Author contributions
Dedawan Namiq Rasul: Conception and design of the study; acquisition, analysis, and interpretation of data; drafting and critical revision of the manuscript; and approval of the final version; the author is accountable for all aspects of the work.
Availability of data and materials
The dataset of this research is available from the corresponding author upon reasonable request.
Consent for publication
The patient provided written informed consent prior to anonymous publication of their data.
Clinical trial registry
Not applicable.
Declaration of conflicting interests
The author declares no conflict of interest or competing interests.

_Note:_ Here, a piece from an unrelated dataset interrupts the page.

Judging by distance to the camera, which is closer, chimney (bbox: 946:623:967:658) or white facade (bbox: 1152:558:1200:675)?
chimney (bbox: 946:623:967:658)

Ethics approval and consent to participate
This study followed the tenets of the Declaration of Helsinki. Ethical approval was obtained from the Medical Research Scientific & Ethics Committee of the Kurdistan Higher Council for Medical Specialties (Meeting Code: 896; Date: 22/06/2021). Participants received study information and provided written consent.
Funding
The author did not receive any specific grant or financial support for the conduct of this study.